The Ceiling Theory of Success:
How Popular is Your Band?
Are you in a band? Do you want to know how successful your band is without relying on the fawning adoration of your friends and family (and let's face it, buddy, they have to say they like you)? Well look no further, here is the one fail-proof method of determining your popularity.
No, I'm not talking about the cash receipts after a gig. Sure selling lots of merch is cool, but that's not everything. It's not how often you're booked, how many CD's you have out, or how long your mailing list is either.
I'm talking about the ceiling.
Why is the ceiling so important? It doesn't pay you. Often times it's quite ratty. And if anything, it's the first thing to ruin otherwise great shots of your band playing live. So what's so great about it?
Well, as you probably guessed, I'm not necessarily talking about the ceiling. I'm talking about its height.
Ever notice how the more popular bands perform in places with high (or no!) ceilings, while crappy punk rock bands and washed up rock stars play bowling alleys with little or zero headroom? Aha.

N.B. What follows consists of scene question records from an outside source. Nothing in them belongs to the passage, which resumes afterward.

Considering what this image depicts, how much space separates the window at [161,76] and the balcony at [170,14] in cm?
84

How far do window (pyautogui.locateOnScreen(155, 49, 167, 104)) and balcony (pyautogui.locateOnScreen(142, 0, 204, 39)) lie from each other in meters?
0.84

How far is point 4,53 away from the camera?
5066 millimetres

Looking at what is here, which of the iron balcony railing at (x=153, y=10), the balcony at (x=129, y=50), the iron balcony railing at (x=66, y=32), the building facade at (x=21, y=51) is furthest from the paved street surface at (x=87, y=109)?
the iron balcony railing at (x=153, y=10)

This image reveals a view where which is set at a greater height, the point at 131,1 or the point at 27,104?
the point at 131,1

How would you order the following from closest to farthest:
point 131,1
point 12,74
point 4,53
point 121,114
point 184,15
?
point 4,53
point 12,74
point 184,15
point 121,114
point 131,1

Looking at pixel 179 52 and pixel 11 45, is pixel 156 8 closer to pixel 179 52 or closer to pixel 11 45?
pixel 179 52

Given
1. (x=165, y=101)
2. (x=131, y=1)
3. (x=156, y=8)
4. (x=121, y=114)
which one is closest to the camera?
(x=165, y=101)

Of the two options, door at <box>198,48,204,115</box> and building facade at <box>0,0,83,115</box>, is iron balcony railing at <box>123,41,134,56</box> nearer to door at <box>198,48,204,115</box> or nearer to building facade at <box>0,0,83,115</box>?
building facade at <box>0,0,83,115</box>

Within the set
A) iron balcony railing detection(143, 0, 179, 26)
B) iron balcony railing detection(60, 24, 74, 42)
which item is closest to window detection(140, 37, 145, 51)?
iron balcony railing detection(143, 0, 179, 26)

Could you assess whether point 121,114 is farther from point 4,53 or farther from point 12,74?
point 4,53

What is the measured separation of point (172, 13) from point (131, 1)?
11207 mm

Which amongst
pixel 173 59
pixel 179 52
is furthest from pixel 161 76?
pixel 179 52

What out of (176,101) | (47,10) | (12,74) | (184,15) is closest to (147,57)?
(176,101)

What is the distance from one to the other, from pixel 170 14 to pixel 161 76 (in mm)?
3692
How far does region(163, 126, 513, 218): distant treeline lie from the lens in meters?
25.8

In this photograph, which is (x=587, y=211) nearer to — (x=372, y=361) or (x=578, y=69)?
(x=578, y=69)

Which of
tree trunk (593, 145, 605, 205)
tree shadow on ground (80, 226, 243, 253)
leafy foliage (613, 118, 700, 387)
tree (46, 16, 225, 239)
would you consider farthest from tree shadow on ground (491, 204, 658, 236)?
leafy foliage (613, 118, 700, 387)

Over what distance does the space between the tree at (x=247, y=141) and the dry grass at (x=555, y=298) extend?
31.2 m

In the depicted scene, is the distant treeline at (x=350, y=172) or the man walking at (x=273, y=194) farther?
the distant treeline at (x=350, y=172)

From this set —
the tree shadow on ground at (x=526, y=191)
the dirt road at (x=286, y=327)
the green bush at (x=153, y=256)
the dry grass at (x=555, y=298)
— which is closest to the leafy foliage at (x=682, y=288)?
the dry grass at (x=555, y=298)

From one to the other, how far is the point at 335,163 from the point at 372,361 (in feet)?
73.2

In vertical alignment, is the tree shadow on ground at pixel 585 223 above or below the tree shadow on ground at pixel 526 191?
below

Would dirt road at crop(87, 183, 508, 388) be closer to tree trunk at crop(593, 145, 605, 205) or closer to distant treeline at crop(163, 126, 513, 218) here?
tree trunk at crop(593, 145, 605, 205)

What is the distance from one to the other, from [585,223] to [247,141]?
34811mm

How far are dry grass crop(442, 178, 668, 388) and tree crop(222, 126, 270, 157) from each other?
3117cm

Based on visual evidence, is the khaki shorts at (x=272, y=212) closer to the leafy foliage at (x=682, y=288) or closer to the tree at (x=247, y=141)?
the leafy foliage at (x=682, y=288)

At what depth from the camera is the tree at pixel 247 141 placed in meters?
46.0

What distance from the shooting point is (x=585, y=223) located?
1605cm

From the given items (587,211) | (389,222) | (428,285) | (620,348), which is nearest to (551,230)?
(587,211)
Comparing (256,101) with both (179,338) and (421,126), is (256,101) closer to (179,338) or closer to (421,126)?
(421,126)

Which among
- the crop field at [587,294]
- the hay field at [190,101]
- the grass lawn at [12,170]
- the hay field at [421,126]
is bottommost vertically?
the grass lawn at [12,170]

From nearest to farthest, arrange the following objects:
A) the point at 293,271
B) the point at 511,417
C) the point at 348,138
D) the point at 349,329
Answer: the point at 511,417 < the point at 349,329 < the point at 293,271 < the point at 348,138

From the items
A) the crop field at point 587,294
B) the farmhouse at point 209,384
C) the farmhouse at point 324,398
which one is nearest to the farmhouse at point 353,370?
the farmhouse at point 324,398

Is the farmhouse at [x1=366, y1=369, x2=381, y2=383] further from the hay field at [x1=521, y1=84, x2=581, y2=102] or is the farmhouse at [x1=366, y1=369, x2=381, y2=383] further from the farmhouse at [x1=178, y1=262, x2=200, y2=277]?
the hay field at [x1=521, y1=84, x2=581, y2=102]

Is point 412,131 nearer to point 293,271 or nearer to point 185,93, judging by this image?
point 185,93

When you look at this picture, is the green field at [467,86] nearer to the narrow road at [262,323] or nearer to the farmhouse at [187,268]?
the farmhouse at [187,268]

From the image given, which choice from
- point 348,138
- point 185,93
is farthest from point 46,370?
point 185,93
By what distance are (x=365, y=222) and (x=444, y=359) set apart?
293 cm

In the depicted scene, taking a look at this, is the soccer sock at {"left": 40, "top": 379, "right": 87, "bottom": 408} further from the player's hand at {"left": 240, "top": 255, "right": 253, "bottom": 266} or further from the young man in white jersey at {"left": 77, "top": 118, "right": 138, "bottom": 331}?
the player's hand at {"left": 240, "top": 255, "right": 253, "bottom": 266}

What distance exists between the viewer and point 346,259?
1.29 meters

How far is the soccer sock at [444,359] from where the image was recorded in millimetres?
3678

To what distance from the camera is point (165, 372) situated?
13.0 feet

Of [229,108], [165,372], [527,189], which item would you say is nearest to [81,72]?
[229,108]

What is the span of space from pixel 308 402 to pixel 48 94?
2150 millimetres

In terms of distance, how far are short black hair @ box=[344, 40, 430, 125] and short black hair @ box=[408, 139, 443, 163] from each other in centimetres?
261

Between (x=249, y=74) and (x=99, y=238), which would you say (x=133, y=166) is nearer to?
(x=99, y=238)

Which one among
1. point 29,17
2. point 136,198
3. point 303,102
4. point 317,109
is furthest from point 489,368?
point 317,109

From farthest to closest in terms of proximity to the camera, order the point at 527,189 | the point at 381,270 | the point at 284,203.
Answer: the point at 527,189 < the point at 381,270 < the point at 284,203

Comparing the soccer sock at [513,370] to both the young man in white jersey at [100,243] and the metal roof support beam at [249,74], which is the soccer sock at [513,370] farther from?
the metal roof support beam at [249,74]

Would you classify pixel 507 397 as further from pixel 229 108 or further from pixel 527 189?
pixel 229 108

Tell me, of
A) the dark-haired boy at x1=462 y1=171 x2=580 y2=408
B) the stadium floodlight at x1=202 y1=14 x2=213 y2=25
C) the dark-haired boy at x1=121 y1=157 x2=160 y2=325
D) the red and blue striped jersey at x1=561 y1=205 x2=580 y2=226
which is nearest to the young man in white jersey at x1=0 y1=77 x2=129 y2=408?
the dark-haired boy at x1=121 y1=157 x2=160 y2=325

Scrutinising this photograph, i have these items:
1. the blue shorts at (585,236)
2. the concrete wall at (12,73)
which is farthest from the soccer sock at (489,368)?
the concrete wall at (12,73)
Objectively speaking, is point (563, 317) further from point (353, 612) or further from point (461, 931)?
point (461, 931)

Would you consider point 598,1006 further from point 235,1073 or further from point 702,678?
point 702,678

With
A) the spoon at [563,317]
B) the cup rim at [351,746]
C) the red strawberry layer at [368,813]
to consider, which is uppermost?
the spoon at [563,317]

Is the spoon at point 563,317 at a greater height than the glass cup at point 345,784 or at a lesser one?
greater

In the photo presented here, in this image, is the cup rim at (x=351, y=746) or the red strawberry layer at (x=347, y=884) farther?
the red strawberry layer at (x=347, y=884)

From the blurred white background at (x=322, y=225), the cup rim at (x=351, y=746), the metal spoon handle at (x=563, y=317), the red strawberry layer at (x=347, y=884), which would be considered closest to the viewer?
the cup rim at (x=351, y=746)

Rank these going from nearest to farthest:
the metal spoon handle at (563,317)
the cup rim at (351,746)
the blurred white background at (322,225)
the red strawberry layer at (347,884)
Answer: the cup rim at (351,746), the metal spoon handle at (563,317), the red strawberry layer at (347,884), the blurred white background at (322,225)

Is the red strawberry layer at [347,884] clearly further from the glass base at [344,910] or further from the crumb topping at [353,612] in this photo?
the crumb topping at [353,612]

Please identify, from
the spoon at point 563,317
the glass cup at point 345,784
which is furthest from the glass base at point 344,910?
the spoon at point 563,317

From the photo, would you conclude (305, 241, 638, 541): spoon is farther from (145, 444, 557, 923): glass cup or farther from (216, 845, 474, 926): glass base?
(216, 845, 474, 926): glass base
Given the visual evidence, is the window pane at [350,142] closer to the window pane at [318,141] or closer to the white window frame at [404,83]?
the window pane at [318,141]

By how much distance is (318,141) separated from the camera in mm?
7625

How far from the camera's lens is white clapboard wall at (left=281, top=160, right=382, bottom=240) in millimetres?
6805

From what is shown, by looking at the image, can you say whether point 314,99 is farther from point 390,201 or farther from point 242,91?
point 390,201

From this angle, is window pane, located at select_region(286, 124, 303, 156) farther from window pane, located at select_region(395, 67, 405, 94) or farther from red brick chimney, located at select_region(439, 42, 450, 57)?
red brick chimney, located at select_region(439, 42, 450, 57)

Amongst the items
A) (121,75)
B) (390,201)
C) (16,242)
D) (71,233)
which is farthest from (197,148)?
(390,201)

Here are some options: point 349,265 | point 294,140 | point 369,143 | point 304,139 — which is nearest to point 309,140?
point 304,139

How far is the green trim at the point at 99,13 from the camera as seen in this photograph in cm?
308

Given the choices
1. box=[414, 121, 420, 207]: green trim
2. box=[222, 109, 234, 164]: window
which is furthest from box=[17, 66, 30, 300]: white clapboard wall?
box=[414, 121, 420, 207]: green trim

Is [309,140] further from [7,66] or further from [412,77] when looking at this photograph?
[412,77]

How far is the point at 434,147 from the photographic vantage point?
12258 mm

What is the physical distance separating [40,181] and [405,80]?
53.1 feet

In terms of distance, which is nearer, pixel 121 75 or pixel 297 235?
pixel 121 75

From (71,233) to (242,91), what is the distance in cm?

While there are many ceilings to measure your status by, I have broken them down into the 5 major types of ceiling you may encounter on the road to the top, or the way back to the bottom.
So here's how to tell how popular you are. And if you bump your head, you're probably here…
The Very Low Ceiling
If you find yourself playing in a bowling alley, friend's basement, or the corner dive, chances are you are in the low ceiling category.
If your band is just starting out, don't fear, you are at the bottom and there is no where to go but up. However, if you previously played higher ceilings, you should seriously consider alternative means of employment.
Giveaway that your gig is a low ceiling: Rotted acoustic tiling, the only sound system available is a boom box.
The Medium Ceiling
If the stage is at least 3 feet off the ground and the soundman isn't the bartender, you are playing a medium size ceiling. The tin above you may be rusty, but there's probably an entry-level lighting system blocking it which means people in the bar expect to hear some music.
Just starting out : you are probably earning some cash, which is always a good thing. Your chops are getting better, and you're developing a reputation. You still have a lot of work to do, though.
On your way down : you had better re-build your fan base at this point or practice getting your game up to 300.
Giveaway of the medium ceiling: drinks cost at least $4, the chicks have all their teeth.
The High Ceiling With Ornate Awning
This kind of club hosts music events on a regular basis, but isn't necessarily a watering hole when not booked. You've seen some big names play there along with the up-and-coming local groups. There is a professional sound system permanently set up and even a bit of a backstage area.
New band: Provided you are touring and making some fans outside of your hometown, you can consider yourself a 'minor' rock star. Backstage you are juggling record deals (if you don't have one already) and free beers. You also probably have more than one girlfriend at this point if you are a guy, but don't worry, we won't tell anyone.
Old band: you still have enough draw to make music your bread and butter provided you supplement it with your day job at Guitar Center.
Giveaways: balconies, real security guards, stickers or laminates to get access anywhere.
The Stadium Ceiling
If you look up and see floodlights, basketball nets, or a jumbo-tron tucked into the ceiling (and aren't in the audience) you are probably in a stadium, which means that you have officially made it! You charge a few hundred bones per ticket. Your merchandise is gay, but people buy it. You can request things in your rider your audience doesn't even have the imagination to think up. Bravo!
Giveaway: you flew to your gig in your personal jet, your rider includes things like oriental rugs and goat cheese pizza.
No Ceiling
This one is both the ultimate and the worst. If you are playing an outdoor amphitheater (and you're the one headlining) consider yourself on level with or a little below the stadium guys. You charge a lot, but you put on a 'show', nonetheless. You too, have made it.
On the other hand, if this is a local festival, block party, or carnival, you shouldn't have even wasted your time reading this, you fucking loser.
Giveaways: sound is elaborate, but still sucks.
Alternate giveaway: You are paid in stuffed animals and elephant ears.
Of course there are many gradients of ceilings in between - including the overrated Foreign Ceiling - but your band should be able to figure out it's true assessment of stardom as long as you don't leave the task up to the bass player.
As always, whether you are playing gigs on league night or chilling on the tour bus, success depends on your efforts, your talent, and fucking a lot of people.
But never underestimate the power of a good ceiling!